_Given instruction_.
All of the data needs to be repeated exactly.

[Start Extracted information]

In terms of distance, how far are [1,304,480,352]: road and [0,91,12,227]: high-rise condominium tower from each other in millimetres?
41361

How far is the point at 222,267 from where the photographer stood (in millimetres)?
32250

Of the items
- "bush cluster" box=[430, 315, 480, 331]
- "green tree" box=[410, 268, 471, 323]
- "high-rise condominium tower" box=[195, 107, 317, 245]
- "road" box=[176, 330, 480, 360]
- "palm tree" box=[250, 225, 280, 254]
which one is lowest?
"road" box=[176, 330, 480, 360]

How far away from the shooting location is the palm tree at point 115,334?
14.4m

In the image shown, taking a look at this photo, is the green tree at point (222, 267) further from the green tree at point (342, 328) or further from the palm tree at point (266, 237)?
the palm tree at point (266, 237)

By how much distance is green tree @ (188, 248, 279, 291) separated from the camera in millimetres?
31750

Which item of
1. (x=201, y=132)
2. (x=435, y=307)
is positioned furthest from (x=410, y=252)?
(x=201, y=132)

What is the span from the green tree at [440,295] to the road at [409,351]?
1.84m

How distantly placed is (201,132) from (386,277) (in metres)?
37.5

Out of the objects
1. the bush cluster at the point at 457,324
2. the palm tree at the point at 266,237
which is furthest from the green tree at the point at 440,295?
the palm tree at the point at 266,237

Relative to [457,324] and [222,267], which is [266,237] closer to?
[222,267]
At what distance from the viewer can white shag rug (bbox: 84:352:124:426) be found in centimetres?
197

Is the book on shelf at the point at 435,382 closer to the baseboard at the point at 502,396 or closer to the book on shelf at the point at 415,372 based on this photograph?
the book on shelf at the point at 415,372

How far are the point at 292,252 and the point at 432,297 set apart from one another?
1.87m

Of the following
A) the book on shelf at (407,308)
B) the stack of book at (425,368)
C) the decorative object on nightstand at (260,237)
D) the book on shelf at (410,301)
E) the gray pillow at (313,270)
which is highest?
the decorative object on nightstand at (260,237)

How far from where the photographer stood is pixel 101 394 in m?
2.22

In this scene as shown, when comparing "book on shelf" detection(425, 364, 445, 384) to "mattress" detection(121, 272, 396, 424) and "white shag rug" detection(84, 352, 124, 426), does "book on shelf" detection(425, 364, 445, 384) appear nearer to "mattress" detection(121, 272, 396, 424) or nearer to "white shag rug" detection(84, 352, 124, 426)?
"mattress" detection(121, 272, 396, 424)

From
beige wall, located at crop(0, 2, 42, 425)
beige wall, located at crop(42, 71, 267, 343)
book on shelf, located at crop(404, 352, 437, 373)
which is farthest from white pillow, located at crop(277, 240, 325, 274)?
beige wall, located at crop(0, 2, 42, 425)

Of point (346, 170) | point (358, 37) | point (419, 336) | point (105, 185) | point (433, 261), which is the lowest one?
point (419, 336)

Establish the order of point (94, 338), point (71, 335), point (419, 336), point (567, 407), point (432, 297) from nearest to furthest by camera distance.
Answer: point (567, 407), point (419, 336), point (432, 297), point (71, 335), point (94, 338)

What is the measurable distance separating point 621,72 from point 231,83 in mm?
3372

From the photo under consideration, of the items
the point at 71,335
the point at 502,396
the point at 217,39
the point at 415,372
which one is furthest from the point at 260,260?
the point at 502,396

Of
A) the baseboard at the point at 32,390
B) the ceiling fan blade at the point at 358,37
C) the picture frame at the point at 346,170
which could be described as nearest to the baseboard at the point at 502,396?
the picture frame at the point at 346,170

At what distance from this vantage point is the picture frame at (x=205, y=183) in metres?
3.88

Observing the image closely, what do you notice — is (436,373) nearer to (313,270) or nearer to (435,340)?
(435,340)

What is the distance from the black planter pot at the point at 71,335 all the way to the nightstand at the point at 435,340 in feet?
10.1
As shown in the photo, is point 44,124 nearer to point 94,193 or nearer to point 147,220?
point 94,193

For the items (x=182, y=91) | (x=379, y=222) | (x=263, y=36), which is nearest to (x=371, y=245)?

[End Extracted information]

_Exercise output_.
In terms of distance, how far are [1,304,480,352]: road and [0,91,12,227]: high-rise condominium tower from each other in millimetres?
41361

How far is the point at 222,267 from where the photographer stood (in millimetres)?
32250

Of the items
- "bush cluster" box=[430, 315, 480, 331]
- "green tree" box=[410, 268, 471, 323]
- "high-rise condominium tower" box=[195, 107, 317, 245]
- "road" box=[176, 330, 480, 360]
- "palm tree" box=[250, 225, 280, 254]
which one is lowest?
"road" box=[176, 330, 480, 360]

How far away from the shooting location is the palm tree at point 115,334?
14.4m

In the image shown, taking a look at this photo, is the green tree at point (222, 267) further from the green tree at point (342, 328) or further from the palm tree at point (266, 237)?
the palm tree at point (266, 237)

By how much distance is green tree @ (188, 248, 279, 291) separated from the camera in millimetres?
31750

Which item of
1. (x=201, y=132)
2. (x=435, y=307)
is positioned furthest from (x=410, y=252)?
(x=201, y=132)

What is the span from the green tree at [440,295] to the road at [409,351]?
1.84m

How distantly placed is (201,132) from (386,277) (in metres)?
37.5

Out of the objects
1. the bush cluster at the point at 457,324
2. the palm tree at the point at 266,237
which is furthest from the green tree at the point at 440,295?
the palm tree at the point at 266,237

Relative to [457,324] and [222,267], which is [266,237] closer to?
[222,267]
At what distance from the viewer can white shag rug (bbox: 84:352:124:426) be found in centimetres?
197

Is the book on shelf at the point at 435,382 closer to the baseboard at the point at 502,396 or closer to the book on shelf at the point at 415,372 based on this photograph?
the book on shelf at the point at 415,372

How far are the point at 292,252 and the point at 432,297 set apart from one another?
1.87m

Of the following
A) the book on shelf at (407,308)
B) the stack of book at (425,368)
C) the decorative object on nightstand at (260,237)
D) the book on shelf at (410,301)
E) the gray pillow at (313,270)
which is highest?
the decorative object on nightstand at (260,237)

How far from where the photographer stood is pixel 101 394 in m?
2.22

In this scene as shown, when comparing "book on shelf" detection(425, 364, 445, 384) to "mattress" detection(121, 272, 396, 424) and "white shag rug" detection(84, 352, 124, 426), does "book on shelf" detection(425, 364, 445, 384) appear nearer to "mattress" detection(121, 272, 396, 424) or nearer to "white shag rug" detection(84, 352, 124, 426)?
"mattress" detection(121, 272, 396, 424)

From
beige wall, located at crop(0, 2, 42, 425)
beige wall, located at crop(42, 71, 267, 343)
book on shelf, located at crop(404, 352, 437, 373)
which is farthest from white pillow, located at crop(277, 240, 325, 274)?
beige wall, located at crop(0, 2, 42, 425)

Of point (346, 170) | point (358, 37) | point (419, 336) | point (105, 185) | point (433, 261), which is the lowest one?
point (419, 336)

Establish the order of point (94, 338), point (71, 335), point (419, 336), point (567, 407), point (432, 297) from nearest to furthest by camera distance.
Answer: point (567, 407), point (419, 336), point (432, 297), point (71, 335), point (94, 338)

What is the measurable distance separating point 621,72 from point 231,83 in mm?
3372

From the photo under consideration, of the items
the point at 71,335
the point at 502,396
the point at 217,39
the point at 415,372
which one is furthest from the point at 260,260?
the point at 502,396

Of
A) the baseboard at the point at 32,390
B) the ceiling fan blade at the point at 358,37
C) the picture frame at the point at 346,170
which could be described as nearest to the baseboard at the point at 502,396?
the picture frame at the point at 346,170

At what distance from this vantage point is the picture frame at (x=205, y=183) in metres?
3.88

Observing the image closely, what do you notice — is (436,373) nearer to (313,270) or nearer to (435,340)?
(435,340)

What is the distance from the black planter pot at the point at 71,335 all the way to the nightstand at the point at 435,340 in feet?
10.1
As shown in the photo, is point 44,124 nearer to point 94,193 or nearer to point 147,220?
point 94,193

For the items (x=182, y=91) | (x=379, y=222) | (x=263, y=36), which is nearest to (x=371, y=245)?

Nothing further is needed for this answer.